=== Document extract ===

By combining atomically thin devices with conventional microchips, scientists have created brain-mimicking hybrid electronics that can help implement neural-network artificial-intelligence systems in a far more energy-efficient way than standard electronics, a new study finds.

As electronics become tinier and tinier, scientists are investigating atomically thin 2D materials for next-generation electronics. For example, graphene consists of single layers of carbon atoms, and molybdenum disulfide is made of a sheet of molybdenum atoms sandwiched between two layers of sulfur atoms.

“Two-dimensional materials not only have state-of-the-art electrical performance but also have outstanding thermal, mechanical, optical, and chemical properties, which could result in novel applications that now don’t exist,” says study senior author Mario Lanza, an associate professor of materials science and engineering at King Abdullah University of Science and Technology, in Thuwal, Saudi Arabia.

===

- _Work order_: Reproduce the passage above on brain-mimicking hybrid electronics built from atomically thin materials, word for word and in full.

=== Extracted data ===

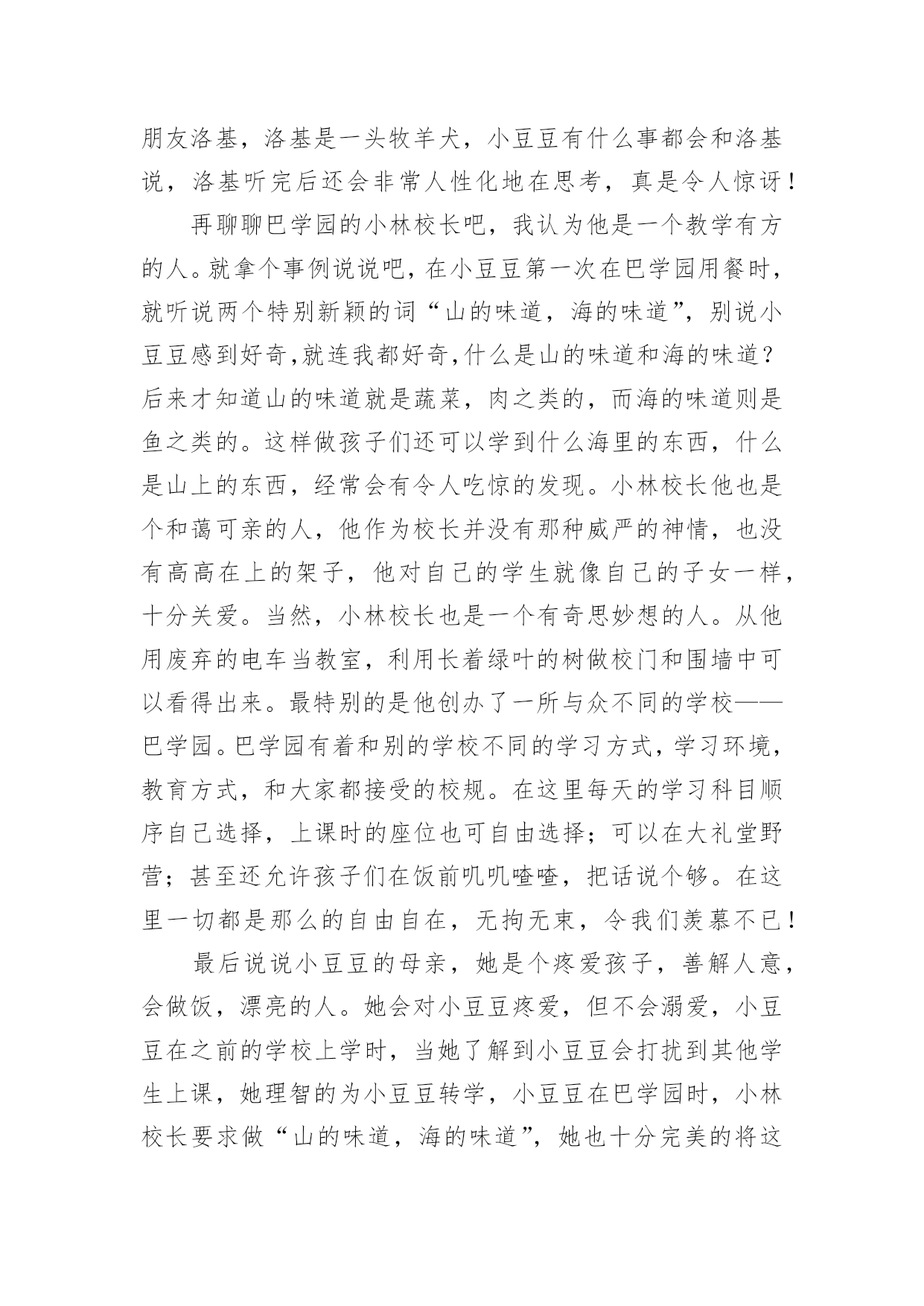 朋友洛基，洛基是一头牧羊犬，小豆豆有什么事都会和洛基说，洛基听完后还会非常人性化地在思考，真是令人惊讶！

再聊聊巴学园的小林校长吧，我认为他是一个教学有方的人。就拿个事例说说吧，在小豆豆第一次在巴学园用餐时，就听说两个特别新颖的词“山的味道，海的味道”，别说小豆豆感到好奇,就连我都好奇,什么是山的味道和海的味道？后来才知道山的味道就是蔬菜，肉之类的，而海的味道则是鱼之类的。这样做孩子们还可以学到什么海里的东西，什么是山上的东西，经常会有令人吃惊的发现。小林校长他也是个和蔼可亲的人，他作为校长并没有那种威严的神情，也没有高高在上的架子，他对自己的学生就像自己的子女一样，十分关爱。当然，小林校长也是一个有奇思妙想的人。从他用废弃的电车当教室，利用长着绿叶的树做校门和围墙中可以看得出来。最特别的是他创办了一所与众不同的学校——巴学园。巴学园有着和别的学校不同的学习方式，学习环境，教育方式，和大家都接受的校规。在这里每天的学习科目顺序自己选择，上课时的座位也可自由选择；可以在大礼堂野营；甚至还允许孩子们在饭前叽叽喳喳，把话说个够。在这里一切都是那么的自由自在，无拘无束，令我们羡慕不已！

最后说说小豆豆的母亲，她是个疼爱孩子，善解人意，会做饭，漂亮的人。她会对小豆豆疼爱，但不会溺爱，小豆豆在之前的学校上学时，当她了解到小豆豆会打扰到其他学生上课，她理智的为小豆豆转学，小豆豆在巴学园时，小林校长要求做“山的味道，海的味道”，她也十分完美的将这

===
=== Extracted data ===

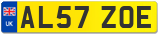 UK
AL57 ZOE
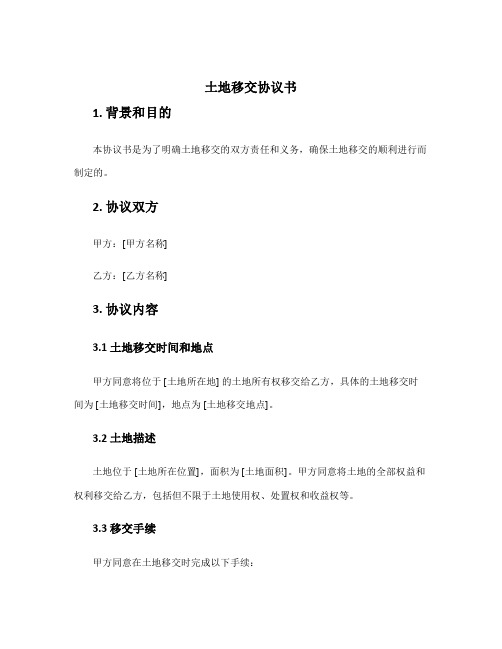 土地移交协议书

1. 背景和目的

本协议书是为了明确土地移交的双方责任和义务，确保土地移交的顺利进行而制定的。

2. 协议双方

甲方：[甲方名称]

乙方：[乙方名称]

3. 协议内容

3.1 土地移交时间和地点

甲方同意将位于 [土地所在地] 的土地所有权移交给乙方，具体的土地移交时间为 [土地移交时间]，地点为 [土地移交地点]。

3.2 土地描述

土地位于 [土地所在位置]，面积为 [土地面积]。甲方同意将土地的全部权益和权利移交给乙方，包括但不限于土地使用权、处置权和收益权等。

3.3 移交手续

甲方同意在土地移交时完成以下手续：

===

- _Result of this task_:
By combining atomically thin devices with conventional microchips, scientists have created brain-mimicking hybrid electronics that can help implement neural-network artificial-intelligence systems in a far more energy-efficient way than standard electronics, a new study finds.

As electronics become tinier and tinier, scientists are investigating atomically thin 2D materials for next-generation electronics. For example, graphene consists of single layers of carbon atoms, and molybdenum disulfide is made of a sheet of molybdenum atoms sandwiched between two layers of sulfur atoms.

“Two-dimensional materials not only have state-of-the-art electrical performance but also have outstanding thermal, mechanical, optical, and chemical properties, which could result in novel applications that now don’t exist,” says study senior author Mario Lanza, an associate professor of materials science and engineering at King Abdullah University of Science and Technology, in Thuwal, Saudi Arabia.